Problem #5: Women’s Magazines give silly relationship advice
Women’s magazines don’t just talk rubbish about style and diet. They reserve their most silly advice for relationship problems.
Want to catch a guy’s eye? You need to wear the latest Balenciaga dress. Nothing else will do. Want to keep him? Make sure you please him in bed. Be nice with his friends. Dress to impress him.
Can you see the common theme? It’s all about how to please him. But what about what we want?
You don’t need to dress in a certain way to get a guy and you don’t need to find a way to get him to take you on holiday or propose or whatever. Relationships are hard work and take a lot of compromise.
If you have a problem or want something, talk and sort it out. Never trick the other person into doing something or pretending to be someone you’re not! If you do, don’t complain the relationship didn’t last. Jeez, I wonder why?
Problem #6: Women’s Magazines Have too many ads
I get it. Running a magazine is expensive. They need money to pay their bills and a huge chunk of that comes from ads. But when you have more ads than articles, well… what’s the point of buying that magazine at all?
You want to be up-to-date with the latest news and trends, find out tips and tricks to solve problems you have, or read interviews about a celebrity you adore – not to reach page 50 for the index and page 80 for the first article!

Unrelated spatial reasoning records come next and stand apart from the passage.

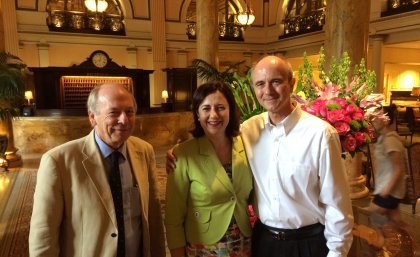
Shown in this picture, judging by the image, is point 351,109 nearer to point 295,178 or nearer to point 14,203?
point 295,178

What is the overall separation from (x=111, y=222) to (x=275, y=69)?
3.35 ft

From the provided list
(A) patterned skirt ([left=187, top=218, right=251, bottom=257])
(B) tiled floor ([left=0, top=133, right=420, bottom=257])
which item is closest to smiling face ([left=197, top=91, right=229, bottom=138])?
(A) patterned skirt ([left=187, top=218, right=251, bottom=257])

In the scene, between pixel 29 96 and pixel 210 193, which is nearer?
pixel 210 193

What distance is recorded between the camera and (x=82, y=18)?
41.9 feet

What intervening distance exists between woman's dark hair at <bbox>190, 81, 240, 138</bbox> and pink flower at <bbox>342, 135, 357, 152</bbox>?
66cm

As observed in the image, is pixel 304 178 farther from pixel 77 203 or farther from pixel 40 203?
pixel 40 203

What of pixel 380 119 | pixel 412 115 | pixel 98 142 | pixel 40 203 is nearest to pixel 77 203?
pixel 40 203

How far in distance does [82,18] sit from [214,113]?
12799mm

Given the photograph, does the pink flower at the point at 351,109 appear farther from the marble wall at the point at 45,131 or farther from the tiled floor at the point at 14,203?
the marble wall at the point at 45,131

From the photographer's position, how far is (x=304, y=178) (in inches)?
59.4

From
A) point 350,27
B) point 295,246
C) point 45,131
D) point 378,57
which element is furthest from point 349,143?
point 378,57

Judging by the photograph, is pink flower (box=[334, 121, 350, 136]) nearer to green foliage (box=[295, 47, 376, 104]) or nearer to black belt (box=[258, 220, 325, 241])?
green foliage (box=[295, 47, 376, 104])

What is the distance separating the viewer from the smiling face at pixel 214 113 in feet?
5.50

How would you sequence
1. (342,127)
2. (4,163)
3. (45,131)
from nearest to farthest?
(342,127) < (4,163) < (45,131)
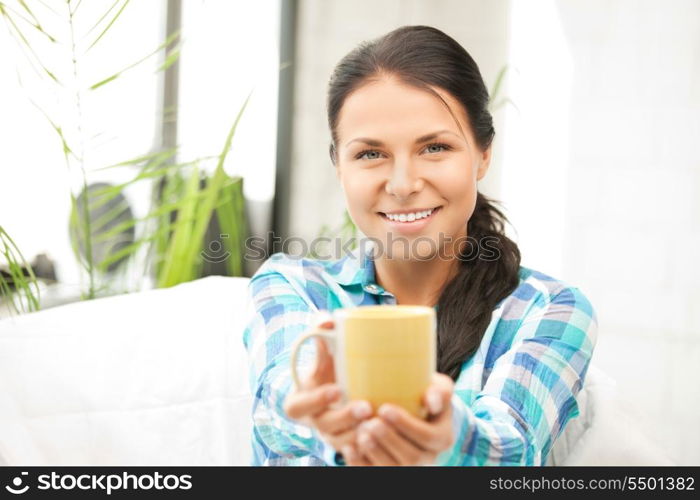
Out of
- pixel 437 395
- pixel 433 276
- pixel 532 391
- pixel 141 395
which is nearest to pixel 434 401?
pixel 437 395

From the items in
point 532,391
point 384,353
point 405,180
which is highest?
point 405,180

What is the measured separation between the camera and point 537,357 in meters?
0.97

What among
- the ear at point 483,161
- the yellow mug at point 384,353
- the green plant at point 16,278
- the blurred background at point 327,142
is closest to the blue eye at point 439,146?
the ear at point 483,161

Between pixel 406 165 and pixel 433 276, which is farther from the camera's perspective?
pixel 433 276

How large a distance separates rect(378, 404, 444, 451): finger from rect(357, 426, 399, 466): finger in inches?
1.0

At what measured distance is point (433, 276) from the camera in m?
1.19

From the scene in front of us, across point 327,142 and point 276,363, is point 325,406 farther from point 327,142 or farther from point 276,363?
point 327,142

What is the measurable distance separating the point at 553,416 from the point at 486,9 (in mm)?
2187

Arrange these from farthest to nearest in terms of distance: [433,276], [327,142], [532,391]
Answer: [327,142], [433,276], [532,391]

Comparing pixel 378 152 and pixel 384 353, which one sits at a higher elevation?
pixel 378 152

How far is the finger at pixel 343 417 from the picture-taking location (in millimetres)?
657

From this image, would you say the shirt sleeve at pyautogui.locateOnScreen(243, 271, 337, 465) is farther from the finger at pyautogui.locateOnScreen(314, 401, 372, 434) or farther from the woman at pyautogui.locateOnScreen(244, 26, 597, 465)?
the finger at pyautogui.locateOnScreen(314, 401, 372, 434)

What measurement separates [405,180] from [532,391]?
1.03ft
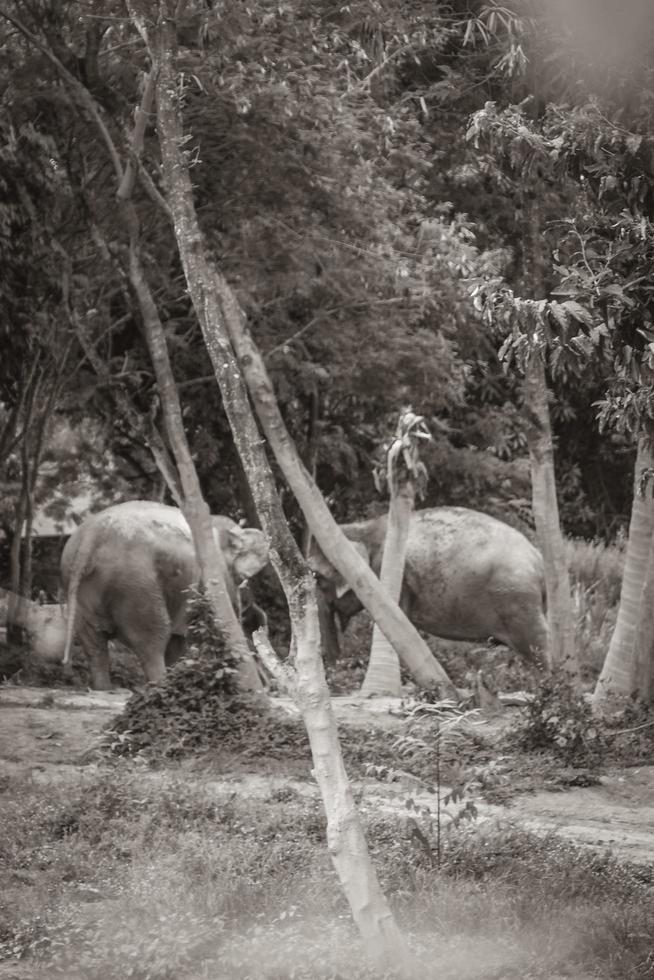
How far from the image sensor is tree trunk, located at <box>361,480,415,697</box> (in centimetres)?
1477

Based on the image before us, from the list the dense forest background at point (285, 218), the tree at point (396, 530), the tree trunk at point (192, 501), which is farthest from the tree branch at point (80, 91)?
the tree at point (396, 530)

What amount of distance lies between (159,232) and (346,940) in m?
11.4

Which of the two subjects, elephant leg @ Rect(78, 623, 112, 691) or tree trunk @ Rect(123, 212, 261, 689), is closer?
tree trunk @ Rect(123, 212, 261, 689)

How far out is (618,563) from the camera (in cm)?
2000

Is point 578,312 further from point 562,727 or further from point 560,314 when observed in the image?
point 562,727

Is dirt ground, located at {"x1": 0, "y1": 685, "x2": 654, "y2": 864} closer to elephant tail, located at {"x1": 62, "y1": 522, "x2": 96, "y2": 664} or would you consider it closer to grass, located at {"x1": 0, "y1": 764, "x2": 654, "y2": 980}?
grass, located at {"x1": 0, "y1": 764, "x2": 654, "y2": 980}

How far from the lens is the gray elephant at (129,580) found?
15.4 meters

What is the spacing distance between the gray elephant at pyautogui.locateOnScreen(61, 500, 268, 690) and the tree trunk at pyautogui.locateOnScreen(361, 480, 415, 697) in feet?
6.22

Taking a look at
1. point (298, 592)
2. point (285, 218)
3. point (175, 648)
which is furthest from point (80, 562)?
point (298, 592)

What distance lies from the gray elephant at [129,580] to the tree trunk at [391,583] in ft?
6.22

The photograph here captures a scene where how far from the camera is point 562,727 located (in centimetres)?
1088

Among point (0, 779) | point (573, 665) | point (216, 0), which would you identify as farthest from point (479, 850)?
point (216, 0)

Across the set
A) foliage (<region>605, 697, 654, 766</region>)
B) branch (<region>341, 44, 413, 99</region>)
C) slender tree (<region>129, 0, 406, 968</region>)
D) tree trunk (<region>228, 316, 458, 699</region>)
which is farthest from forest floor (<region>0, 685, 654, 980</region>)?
branch (<region>341, 44, 413, 99</region>)

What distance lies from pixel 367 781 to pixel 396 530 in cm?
482
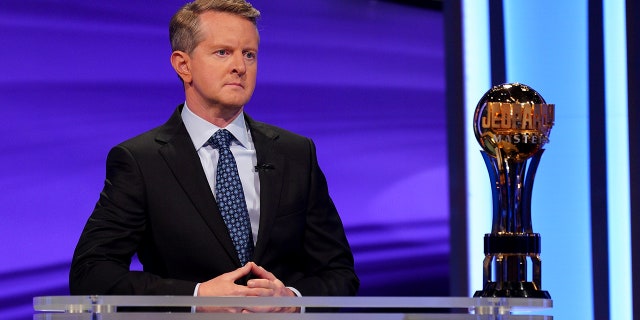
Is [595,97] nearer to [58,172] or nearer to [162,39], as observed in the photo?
[162,39]

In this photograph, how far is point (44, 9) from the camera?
3869 millimetres

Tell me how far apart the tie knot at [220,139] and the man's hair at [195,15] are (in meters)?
0.20

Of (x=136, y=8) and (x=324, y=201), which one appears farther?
(x=136, y=8)

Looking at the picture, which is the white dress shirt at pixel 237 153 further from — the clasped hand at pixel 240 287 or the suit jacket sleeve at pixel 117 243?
the clasped hand at pixel 240 287

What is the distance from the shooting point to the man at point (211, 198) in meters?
2.30

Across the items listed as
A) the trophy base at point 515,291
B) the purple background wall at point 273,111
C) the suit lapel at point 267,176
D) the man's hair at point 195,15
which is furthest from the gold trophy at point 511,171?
the purple background wall at point 273,111

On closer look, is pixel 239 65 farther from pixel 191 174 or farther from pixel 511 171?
pixel 511 171

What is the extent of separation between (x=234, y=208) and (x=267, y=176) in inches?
4.6

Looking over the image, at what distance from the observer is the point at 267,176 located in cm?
241

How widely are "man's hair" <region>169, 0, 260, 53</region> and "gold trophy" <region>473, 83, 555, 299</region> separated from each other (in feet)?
2.07

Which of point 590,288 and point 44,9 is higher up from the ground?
point 44,9

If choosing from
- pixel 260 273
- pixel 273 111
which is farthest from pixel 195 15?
pixel 273 111

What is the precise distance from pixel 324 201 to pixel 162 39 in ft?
5.94

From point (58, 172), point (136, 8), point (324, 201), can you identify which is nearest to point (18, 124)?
point (58, 172)
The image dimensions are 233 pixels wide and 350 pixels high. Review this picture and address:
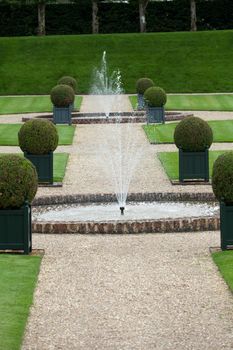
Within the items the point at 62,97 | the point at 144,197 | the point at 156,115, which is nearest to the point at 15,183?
the point at 144,197

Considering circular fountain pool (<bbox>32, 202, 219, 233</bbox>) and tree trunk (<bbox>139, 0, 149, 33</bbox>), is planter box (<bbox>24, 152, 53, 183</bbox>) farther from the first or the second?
tree trunk (<bbox>139, 0, 149, 33</bbox>)

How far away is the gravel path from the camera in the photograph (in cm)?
1097

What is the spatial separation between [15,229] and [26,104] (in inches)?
1456

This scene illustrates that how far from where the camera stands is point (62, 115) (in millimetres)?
41469

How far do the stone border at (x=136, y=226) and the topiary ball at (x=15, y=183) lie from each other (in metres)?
1.74

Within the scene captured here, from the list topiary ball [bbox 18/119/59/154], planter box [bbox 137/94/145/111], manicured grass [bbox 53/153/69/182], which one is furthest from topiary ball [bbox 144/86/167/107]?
topiary ball [bbox 18/119/59/154]

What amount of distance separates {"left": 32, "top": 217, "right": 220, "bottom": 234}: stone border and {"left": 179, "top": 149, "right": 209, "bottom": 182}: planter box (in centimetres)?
629

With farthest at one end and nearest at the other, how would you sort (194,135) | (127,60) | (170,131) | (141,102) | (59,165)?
(127,60), (141,102), (170,131), (59,165), (194,135)

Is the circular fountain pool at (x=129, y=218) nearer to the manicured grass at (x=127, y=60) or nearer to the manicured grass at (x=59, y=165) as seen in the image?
the manicured grass at (x=59, y=165)

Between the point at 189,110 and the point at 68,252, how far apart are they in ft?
103

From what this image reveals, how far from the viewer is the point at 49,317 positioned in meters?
11.9

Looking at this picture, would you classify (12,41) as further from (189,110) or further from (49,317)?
(49,317)

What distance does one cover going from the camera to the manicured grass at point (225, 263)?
13.7 m

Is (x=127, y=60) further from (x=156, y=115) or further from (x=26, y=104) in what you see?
(x=156, y=115)
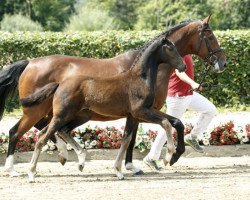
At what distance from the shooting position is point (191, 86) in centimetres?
1074

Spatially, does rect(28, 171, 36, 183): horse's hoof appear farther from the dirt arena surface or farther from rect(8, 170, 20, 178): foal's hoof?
rect(8, 170, 20, 178): foal's hoof

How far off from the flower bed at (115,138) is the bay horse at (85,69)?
1.09m

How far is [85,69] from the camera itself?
34.7ft

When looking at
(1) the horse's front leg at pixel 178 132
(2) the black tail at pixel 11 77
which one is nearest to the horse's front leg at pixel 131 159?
(1) the horse's front leg at pixel 178 132

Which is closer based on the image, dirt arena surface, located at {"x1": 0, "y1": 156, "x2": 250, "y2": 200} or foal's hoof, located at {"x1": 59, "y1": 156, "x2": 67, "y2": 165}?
dirt arena surface, located at {"x1": 0, "y1": 156, "x2": 250, "y2": 200}

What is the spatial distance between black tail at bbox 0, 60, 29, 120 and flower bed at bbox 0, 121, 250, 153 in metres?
1.04

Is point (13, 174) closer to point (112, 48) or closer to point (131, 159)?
point (131, 159)

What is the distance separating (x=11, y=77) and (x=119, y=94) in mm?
1911

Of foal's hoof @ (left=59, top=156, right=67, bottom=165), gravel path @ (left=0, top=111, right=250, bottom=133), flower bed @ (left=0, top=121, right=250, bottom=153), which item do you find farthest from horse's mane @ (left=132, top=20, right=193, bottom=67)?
gravel path @ (left=0, top=111, right=250, bottom=133)

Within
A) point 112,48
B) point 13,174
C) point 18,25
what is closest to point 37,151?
point 13,174

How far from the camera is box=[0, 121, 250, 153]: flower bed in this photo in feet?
39.1

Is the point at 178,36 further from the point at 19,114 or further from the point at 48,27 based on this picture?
the point at 48,27

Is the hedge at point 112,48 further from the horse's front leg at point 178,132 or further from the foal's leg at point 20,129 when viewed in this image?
the horse's front leg at point 178,132

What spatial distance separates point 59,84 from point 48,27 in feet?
144
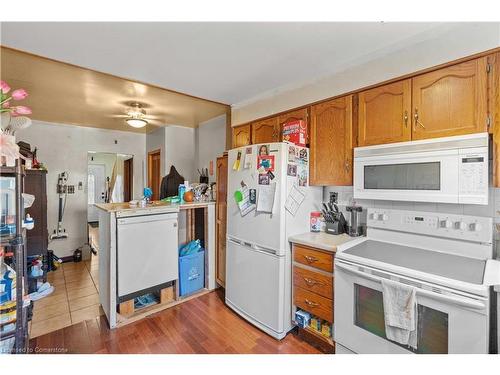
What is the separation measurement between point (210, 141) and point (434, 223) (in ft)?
9.99

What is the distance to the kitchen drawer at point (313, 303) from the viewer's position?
67.2 inches

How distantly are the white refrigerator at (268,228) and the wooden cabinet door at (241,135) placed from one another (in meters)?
0.51

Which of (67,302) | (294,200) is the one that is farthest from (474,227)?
(67,302)

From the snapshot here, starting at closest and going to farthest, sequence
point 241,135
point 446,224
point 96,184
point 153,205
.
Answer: point 446,224, point 153,205, point 241,135, point 96,184

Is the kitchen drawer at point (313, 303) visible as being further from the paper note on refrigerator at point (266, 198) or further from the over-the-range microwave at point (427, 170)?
the over-the-range microwave at point (427, 170)

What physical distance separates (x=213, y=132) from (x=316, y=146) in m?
2.05

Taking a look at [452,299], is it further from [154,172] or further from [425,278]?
[154,172]

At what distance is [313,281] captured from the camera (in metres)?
1.79

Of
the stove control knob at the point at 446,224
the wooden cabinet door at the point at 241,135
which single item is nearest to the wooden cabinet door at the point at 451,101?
the stove control knob at the point at 446,224

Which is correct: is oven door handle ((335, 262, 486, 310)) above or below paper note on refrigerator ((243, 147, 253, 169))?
below

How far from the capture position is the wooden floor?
5.90 feet

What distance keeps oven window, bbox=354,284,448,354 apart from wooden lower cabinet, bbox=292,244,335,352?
0.23 metres

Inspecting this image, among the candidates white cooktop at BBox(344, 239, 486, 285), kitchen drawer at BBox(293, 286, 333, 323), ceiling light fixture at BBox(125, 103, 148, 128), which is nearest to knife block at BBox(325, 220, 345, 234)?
white cooktop at BBox(344, 239, 486, 285)

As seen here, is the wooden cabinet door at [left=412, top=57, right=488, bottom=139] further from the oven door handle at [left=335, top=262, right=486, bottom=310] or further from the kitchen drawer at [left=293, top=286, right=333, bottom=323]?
the kitchen drawer at [left=293, top=286, right=333, bottom=323]
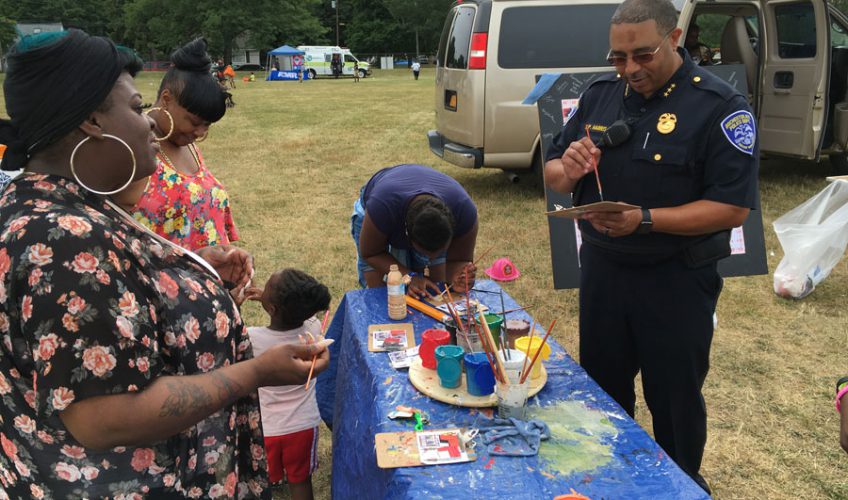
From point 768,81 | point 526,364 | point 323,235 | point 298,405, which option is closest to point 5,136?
point 526,364

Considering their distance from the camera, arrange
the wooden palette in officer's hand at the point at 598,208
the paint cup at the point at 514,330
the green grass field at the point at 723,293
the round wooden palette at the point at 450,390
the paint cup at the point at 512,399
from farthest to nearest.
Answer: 1. the green grass field at the point at 723,293
2. the paint cup at the point at 514,330
3. the wooden palette in officer's hand at the point at 598,208
4. the round wooden palette at the point at 450,390
5. the paint cup at the point at 512,399

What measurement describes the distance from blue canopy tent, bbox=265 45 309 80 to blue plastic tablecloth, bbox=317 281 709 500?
33.3 meters

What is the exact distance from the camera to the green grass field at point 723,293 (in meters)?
3.10

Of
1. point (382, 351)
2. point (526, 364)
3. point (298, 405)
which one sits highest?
point (526, 364)

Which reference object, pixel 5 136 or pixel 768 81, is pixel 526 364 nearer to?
pixel 5 136

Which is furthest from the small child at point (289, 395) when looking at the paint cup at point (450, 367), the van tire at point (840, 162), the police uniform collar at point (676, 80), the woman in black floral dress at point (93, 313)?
the van tire at point (840, 162)

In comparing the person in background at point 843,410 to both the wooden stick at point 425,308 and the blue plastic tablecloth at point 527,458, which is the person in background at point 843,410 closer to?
the blue plastic tablecloth at point 527,458

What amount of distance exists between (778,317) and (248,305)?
392 centimetres

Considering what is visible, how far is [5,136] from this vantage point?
1189 mm

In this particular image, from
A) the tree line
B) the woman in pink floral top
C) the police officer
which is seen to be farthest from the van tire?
the tree line

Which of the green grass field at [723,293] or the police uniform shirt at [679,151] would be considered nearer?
the police uniform shirt at [679,151]

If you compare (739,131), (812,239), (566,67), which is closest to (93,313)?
(739,131)

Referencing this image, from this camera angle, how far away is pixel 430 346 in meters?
2.30

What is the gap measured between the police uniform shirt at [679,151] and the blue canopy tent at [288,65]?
33.1 metres
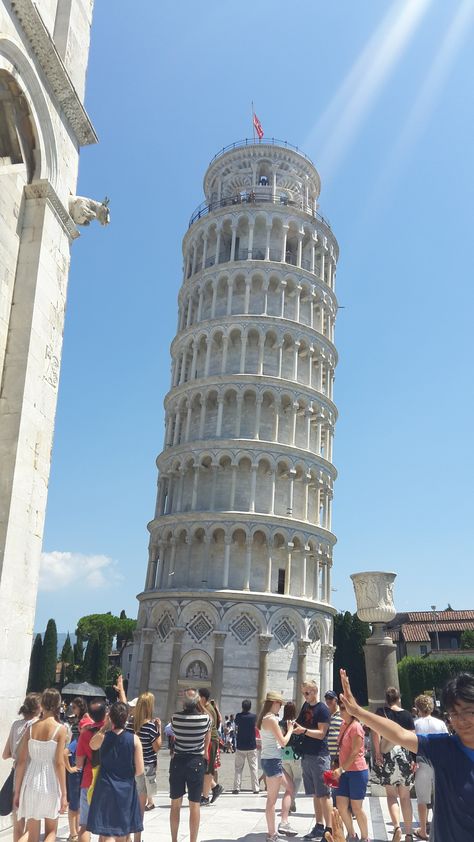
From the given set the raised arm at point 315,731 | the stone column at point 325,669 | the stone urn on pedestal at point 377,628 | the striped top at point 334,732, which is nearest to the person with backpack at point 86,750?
the raised arm at point 315,731

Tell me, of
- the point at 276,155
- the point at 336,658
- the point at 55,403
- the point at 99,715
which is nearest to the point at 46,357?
the point at 55,403

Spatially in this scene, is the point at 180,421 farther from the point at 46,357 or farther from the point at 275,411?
the point at 46,357

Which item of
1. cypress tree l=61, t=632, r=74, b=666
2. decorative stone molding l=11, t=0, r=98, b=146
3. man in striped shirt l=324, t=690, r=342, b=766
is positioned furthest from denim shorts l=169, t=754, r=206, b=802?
cypress tree l=61, t=632, r=74, b=666

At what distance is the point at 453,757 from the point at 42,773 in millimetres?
4215

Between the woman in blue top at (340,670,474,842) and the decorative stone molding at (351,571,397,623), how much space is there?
1237 centimetres

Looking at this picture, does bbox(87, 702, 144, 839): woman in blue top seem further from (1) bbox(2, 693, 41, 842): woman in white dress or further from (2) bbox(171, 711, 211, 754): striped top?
(2) bbox(171, 711, 211, 754): striped top

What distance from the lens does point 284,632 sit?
36.3 meters

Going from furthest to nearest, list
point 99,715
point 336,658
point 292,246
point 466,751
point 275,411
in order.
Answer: point 336,658 → point 292,246 → point 275,411 → point 99,715 → point 466,751

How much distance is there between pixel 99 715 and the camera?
7656 mm

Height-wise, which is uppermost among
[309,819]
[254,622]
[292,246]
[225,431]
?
[292,246]

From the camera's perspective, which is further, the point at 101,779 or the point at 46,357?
the point at 46,357

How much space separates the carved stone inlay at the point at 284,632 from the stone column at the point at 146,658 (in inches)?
265

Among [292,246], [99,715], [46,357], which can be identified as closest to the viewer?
[99,715]

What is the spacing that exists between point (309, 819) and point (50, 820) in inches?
207
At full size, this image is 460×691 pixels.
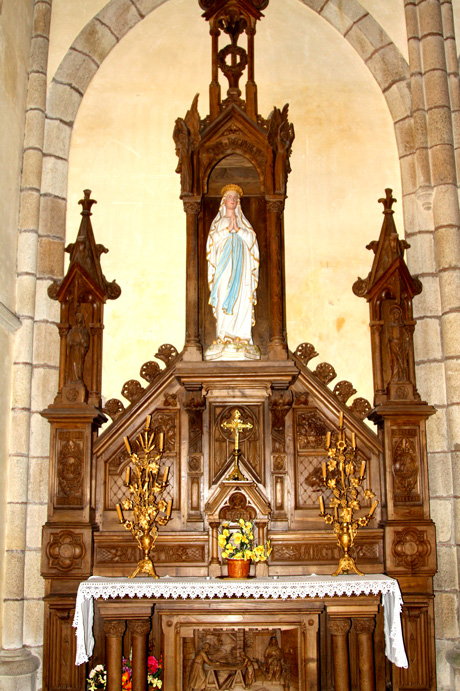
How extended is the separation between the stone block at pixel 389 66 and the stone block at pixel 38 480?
564 cm

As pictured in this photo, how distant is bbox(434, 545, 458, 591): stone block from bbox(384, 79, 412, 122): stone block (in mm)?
4730

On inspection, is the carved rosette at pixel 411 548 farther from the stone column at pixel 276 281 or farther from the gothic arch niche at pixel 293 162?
the stone column at pixel 276 281

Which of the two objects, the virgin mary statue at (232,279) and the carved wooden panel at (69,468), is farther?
the virgin mary statue at (232,279)

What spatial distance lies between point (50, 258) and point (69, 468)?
2.30 m

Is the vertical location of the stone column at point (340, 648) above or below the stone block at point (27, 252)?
below

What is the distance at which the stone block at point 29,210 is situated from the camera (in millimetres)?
8438

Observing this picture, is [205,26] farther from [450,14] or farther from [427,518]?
[427,518]

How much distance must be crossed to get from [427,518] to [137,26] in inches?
255

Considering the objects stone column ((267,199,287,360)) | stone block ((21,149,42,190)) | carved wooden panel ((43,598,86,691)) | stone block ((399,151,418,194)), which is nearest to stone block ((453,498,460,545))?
stone column ((267,199,287,360))

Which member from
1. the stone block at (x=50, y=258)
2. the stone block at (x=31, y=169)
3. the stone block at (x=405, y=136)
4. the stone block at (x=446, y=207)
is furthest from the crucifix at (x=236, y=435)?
the stone block at (x=405, y=136)

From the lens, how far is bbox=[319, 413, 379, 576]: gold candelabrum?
7230 mm

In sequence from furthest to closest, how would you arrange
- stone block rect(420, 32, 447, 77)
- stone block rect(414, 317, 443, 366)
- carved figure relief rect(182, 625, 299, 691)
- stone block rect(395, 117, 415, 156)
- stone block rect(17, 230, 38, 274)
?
stone block rect(395, 117, 415, 156) → stone block rect(420, 32, 447, 77) → stone block rect(17, 230, 38, 274) → stone block rect(414, 317, 443, 366) → carved figure relief rect(182, 625, 299, 691)

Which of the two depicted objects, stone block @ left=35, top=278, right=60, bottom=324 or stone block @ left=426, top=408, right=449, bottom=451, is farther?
stone block @ left=35, top=278, right=60, bottom=324

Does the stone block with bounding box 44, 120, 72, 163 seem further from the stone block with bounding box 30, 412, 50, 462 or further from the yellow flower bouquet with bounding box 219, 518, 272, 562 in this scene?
the yellow flower bouquet with bounding box 219, 518, 272, 562
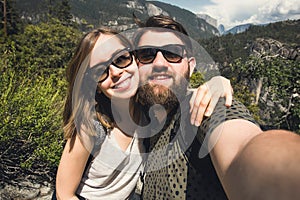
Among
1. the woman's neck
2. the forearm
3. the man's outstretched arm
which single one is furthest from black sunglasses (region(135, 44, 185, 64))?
the forearm

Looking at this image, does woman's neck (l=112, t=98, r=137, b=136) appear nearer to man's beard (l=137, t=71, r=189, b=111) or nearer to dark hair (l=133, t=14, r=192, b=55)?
man's beard (l=137, t=71, r=189, b=111)

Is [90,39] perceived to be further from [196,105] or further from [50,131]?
[50,131]

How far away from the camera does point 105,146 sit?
4.54 feet

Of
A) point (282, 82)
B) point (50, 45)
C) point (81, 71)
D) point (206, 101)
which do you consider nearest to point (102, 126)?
point (81, 71)

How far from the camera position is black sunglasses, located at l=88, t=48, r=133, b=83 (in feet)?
4.90

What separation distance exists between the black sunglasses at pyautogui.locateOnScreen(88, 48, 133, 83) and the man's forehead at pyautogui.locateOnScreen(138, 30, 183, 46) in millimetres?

Problem #7: Women’s Magazines promote mostly expensive items
Again, I get it. Women’s magazines are all about luxury and exclusivity. Their job is to sell you a dream that’ll never come true.
I don’t have a problem with advertising a £500 pair of Gianvito Rossi shoes, but why do you have to call them a must?
Luxury items aren’t must-haves yet they’re promoted in such a way that they make you feel a loser if you can’t afford them.
They make you think you need to have them to be cool. To be successful in life. To be accepted by your friends. They become status symbols and if you don’t have them, you’re out.
The worst part? Good luck finding an honest review in women’s magazines. They just print the press releases…
The Bottom Line
Ok, that may be a bit too extreme. Not all women’s magazines are bad. And they aren’t the only media to blame.
But you can’t change the way the media thinks. You can only change the way you think. You can educate yourself and your children so you won’t fall for these traps anymore.
As a rule, if something makes you feel bad about yourself, ditch it.